‘I don’t know who you think you are,’ she launched into her speech, only to have him interrupt her.
‘But I’m sure you’re about to tell me.’
‘And I have absolutely no clue why Matty gifted you half of a cinema that he adored and which you clearly could not give a single toss about …’ She continued riding roughshod over the cynicism in his tone.
Doesn’t matter Rubes, pearls before swine, kiddo.
‘But that cinema, and more importantly that man, meant everything to me.’ For one horrific moment, she could feel her eyes stinging and sunk her teeth into her tongue to force back the tide. Steadying her breathing and bringing the moisture back in-house she carried on, somewhat vindicated when Mr Snotty didn’t interrupt her again. He seemed momentarily struck dumb in the face of her emotion – clearly he was one of those guys who thought a woman’s tears had the power to slice off his testicles – well, good, all the better to flail him with.
‘Matty was kind and generous, an amazing teacher and a really bloody good laugh, and even when he was dying he knew how to bring down the house. And people meant something to him. People and making them feel good. Which was why he poured so much love and passion into a movie house that never made any money. Why he took me under his wing when he really couldn’t afford an assistant. And why I’d dance naked through Hyde Park scattering his ashes over the nearest policeman if that’s what he’d asked me to do. And why you can’t lift a finger to him, with your two-thousand-dollar suit and your pricey haircut and your humungous bank balance and your sexy cologne.’ Shit, did I just say sexy cologne? She breathed in a breath of said sexy cologne – sandalwood with hints of orange. Sod it, at least she was honest. ‘And that huge stick stuck so far up your bum I’m surprised it doesn’t give you lock jaw.’
She finally let out the breath she’d been holding.
Well, that had certainly wiped the cynicism off his face. The frown had disappeared, to be replaced with … well, nothing.
Mr Snotty had turned into a sphinx. She’d struck him dumb with her big parting speech. Just like Sally when she finally came clean about her feelings for Harry.
Not that she had any feelings for this jerk other than disgust. However much he might look like the man who’d fathered him.
‘Have a nice flight, Mr Devlin, and a nice boring conventional life,’ she said, all politeness. ‘I’ll be in touch with your assistant in the next quarter with your share of the profits from The Royale.’
And there would be profits, even if she had to work double shifts and open the cinema to the events management company who had been knocking down their door for the last year. If they had to close their doors in three months’ time she intended to keep Matty’s dream alive to the bitter end.
Because she had a heart. And however bruised and battered it felt right now, however fatally wounded, as she marched out of Devlin’s suite, she knew it had to be better than having no heart at all.
***
Shit!
Luke listened to the outer door of the suite slam shut and carried on packing.
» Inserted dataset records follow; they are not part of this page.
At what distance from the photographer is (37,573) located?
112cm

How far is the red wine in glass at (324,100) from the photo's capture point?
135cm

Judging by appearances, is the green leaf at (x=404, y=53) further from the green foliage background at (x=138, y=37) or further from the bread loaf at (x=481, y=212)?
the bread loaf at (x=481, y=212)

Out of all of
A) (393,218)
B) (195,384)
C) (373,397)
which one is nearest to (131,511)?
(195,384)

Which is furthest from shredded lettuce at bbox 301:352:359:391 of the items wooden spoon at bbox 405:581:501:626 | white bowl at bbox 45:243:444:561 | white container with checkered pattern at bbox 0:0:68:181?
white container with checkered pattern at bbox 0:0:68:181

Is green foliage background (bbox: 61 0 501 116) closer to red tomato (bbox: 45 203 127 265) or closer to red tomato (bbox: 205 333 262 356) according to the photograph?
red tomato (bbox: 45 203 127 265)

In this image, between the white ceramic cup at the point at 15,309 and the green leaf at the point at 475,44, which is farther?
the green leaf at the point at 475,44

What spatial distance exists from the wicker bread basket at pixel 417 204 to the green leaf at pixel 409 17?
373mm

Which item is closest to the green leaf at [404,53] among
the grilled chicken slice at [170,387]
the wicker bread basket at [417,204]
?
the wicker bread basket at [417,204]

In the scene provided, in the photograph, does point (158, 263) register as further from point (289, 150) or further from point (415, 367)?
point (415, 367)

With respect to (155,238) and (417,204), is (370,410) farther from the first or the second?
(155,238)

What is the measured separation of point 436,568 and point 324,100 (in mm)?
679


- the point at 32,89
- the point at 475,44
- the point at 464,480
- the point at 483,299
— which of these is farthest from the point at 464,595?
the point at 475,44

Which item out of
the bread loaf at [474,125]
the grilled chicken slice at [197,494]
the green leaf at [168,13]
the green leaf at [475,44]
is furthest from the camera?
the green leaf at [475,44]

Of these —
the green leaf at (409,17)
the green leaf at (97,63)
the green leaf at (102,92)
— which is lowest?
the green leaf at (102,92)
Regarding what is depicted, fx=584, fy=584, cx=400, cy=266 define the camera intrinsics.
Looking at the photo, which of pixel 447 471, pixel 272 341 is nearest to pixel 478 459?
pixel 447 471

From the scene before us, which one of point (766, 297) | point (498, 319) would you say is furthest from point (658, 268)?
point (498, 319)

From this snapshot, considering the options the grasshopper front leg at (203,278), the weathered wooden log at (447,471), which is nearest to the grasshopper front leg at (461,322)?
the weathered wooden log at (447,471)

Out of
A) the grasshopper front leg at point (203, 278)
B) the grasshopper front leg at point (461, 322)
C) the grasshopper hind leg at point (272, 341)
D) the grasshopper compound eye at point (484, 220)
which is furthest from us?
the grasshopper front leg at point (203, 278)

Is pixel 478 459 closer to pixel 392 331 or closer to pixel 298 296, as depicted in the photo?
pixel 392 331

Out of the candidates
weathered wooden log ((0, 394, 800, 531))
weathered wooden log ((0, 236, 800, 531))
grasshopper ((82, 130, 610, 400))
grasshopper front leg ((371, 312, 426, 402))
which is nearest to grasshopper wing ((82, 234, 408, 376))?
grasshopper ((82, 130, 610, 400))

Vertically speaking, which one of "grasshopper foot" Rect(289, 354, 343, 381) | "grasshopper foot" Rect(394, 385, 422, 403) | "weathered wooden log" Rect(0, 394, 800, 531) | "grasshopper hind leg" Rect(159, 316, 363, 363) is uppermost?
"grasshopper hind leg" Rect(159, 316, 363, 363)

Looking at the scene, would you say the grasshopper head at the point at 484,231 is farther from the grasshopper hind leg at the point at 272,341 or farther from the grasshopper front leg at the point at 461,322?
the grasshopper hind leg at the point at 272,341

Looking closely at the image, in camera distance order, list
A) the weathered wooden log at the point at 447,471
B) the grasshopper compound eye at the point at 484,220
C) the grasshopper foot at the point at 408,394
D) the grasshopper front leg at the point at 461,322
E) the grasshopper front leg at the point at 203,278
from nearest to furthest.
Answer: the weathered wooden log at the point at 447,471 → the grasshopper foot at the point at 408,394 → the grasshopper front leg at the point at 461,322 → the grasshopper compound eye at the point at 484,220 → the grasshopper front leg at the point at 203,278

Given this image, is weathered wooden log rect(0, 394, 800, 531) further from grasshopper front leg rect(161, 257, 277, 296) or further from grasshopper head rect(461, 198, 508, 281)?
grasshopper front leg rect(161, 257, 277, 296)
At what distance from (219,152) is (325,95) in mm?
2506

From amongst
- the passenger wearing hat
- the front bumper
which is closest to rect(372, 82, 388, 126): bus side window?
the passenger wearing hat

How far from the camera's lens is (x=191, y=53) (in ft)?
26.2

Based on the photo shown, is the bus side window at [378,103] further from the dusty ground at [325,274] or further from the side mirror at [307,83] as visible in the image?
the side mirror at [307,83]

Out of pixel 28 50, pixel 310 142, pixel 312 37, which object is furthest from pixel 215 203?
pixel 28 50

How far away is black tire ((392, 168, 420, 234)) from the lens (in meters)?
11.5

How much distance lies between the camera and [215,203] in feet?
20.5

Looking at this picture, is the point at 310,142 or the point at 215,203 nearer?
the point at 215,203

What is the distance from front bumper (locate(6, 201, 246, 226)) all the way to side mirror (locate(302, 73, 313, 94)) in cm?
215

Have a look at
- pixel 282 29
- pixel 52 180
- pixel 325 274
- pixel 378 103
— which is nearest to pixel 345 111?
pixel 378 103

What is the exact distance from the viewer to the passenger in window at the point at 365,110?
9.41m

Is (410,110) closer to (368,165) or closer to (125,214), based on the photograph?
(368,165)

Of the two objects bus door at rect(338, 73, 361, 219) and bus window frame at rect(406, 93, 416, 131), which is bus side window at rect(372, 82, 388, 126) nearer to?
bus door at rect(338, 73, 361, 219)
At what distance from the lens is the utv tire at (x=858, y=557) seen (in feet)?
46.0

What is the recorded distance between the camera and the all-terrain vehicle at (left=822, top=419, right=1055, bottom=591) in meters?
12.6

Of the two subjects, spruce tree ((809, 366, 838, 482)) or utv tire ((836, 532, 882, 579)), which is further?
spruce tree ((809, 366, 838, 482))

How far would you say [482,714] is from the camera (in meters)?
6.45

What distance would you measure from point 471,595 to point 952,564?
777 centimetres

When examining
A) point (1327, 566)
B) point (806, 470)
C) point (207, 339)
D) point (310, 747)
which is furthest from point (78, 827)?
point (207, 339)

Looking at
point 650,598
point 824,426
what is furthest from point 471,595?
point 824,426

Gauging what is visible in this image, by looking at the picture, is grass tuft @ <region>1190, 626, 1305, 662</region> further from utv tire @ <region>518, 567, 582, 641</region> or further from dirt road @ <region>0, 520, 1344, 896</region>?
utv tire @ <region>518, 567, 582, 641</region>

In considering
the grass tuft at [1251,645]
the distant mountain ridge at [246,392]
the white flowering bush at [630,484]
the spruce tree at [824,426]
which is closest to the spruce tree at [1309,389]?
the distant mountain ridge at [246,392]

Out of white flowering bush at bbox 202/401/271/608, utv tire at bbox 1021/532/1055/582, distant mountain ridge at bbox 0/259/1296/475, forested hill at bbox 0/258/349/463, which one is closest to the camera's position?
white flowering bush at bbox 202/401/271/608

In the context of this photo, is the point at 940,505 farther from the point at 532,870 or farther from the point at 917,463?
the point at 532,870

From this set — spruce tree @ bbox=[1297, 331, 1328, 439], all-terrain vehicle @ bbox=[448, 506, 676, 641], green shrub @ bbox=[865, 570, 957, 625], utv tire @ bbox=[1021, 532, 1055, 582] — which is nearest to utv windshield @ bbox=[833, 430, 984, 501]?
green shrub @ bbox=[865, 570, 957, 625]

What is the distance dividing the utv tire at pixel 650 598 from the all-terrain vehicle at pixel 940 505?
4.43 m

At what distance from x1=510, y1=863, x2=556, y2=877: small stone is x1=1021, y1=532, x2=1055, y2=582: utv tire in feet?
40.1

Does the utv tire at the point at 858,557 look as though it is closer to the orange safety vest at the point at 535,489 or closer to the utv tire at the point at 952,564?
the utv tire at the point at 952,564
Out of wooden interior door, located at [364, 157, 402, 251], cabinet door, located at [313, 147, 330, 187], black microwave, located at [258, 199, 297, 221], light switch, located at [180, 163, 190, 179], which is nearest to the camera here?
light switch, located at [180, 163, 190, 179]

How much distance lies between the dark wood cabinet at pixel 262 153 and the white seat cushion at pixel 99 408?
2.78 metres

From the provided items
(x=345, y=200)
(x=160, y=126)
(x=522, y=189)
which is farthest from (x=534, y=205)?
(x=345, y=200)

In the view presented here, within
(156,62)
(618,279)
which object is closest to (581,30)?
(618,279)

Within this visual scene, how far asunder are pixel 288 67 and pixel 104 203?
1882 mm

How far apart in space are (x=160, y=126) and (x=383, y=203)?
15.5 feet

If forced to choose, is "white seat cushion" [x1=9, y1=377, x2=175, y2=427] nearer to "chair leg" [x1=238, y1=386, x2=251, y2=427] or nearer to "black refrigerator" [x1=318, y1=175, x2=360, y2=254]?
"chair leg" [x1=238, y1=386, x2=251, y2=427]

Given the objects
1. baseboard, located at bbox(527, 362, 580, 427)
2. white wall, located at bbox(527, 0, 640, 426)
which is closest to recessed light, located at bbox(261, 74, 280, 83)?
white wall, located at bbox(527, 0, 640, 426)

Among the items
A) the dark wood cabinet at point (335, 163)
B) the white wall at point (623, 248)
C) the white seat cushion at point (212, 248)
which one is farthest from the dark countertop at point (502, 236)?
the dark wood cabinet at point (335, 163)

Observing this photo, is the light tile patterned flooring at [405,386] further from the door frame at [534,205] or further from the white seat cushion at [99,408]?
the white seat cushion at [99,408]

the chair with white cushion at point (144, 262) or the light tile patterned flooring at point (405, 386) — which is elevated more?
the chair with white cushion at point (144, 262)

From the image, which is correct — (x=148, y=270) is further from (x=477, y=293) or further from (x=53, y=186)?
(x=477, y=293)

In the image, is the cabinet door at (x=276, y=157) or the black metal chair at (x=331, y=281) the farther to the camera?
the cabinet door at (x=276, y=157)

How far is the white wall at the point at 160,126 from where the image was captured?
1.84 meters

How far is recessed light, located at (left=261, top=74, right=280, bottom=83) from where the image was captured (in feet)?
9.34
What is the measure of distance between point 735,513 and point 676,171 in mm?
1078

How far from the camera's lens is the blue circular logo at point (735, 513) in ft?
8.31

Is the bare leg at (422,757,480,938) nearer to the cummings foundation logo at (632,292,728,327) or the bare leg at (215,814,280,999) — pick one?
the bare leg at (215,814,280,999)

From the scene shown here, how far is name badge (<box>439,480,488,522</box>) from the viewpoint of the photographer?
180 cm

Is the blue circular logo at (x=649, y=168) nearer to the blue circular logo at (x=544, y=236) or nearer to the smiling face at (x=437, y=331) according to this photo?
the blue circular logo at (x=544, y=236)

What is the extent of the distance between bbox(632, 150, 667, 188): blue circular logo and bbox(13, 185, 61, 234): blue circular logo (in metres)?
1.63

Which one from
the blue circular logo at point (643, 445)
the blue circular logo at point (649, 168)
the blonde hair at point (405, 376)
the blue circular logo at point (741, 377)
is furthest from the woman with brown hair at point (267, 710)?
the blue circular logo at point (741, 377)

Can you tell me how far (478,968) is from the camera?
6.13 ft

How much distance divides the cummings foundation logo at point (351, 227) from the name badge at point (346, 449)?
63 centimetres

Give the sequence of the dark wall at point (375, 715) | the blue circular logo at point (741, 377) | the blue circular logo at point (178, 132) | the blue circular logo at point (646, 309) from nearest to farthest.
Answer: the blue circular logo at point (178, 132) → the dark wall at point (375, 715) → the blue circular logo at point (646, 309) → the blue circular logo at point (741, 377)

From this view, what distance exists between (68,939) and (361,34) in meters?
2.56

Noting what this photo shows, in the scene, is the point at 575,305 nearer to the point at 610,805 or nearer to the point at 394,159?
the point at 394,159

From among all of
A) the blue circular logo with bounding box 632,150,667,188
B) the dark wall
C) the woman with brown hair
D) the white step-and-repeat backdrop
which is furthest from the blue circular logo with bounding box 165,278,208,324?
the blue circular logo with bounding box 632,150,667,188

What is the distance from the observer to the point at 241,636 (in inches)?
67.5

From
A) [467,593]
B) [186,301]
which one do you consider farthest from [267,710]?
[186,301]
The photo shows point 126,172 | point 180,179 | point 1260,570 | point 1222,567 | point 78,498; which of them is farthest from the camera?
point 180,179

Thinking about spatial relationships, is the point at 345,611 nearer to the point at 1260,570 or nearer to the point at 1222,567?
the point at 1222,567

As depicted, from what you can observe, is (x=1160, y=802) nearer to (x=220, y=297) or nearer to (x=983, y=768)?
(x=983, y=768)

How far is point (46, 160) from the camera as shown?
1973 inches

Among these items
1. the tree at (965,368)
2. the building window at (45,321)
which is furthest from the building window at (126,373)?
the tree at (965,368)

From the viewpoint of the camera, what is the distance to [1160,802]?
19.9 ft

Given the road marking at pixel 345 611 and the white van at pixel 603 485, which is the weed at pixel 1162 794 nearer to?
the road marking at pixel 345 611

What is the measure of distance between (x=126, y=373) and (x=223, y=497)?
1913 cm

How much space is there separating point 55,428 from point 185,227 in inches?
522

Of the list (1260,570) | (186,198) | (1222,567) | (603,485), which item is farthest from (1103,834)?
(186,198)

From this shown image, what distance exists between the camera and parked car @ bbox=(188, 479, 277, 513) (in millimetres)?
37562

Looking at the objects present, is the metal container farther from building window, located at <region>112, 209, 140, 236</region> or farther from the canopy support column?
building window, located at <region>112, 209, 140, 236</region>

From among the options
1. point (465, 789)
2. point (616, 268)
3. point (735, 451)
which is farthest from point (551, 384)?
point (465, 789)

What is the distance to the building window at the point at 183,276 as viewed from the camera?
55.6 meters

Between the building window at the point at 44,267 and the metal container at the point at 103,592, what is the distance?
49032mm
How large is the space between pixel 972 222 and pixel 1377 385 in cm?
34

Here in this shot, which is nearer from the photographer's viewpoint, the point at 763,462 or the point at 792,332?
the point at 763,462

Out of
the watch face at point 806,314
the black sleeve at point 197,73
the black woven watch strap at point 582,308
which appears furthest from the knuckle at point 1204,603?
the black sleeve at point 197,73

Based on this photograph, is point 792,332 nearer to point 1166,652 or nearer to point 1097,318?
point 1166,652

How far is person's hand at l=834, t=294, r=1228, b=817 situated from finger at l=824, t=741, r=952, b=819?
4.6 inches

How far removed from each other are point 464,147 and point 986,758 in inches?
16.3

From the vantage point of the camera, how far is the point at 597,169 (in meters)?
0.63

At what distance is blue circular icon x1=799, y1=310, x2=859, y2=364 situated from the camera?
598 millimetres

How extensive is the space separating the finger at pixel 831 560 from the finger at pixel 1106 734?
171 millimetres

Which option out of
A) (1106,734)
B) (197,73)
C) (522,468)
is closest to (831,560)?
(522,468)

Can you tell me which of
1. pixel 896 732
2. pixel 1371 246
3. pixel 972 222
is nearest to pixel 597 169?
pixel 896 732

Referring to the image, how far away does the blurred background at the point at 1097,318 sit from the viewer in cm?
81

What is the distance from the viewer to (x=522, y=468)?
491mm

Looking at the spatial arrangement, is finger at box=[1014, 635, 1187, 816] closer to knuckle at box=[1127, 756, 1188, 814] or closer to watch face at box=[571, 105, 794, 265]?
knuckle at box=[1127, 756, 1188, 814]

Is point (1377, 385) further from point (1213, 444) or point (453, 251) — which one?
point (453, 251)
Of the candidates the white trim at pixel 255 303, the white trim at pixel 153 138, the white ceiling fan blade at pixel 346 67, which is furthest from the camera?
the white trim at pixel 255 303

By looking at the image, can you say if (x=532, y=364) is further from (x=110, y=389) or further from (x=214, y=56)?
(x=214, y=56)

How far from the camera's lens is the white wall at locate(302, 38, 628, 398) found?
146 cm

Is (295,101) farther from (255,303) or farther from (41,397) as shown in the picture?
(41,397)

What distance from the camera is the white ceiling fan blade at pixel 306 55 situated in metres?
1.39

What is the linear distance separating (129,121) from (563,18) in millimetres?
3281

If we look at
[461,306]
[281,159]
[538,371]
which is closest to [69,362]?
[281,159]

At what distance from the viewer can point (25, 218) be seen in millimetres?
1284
Do not go after her. This is not your issue. She’s fine. She’ll survive, even if she does get busted. They’ll take pity on her. She’s grieving. She may also be hammered. You have a plane to catch. You do not have time to give a shit.
But his hands began to shake as he unplugged his phone charger from the wall and stuffed it into the bag’s front pocket.
And the look on Ruby Graham’s face, all fierce and furious and heartbroken, made his heart crash into his tonsils.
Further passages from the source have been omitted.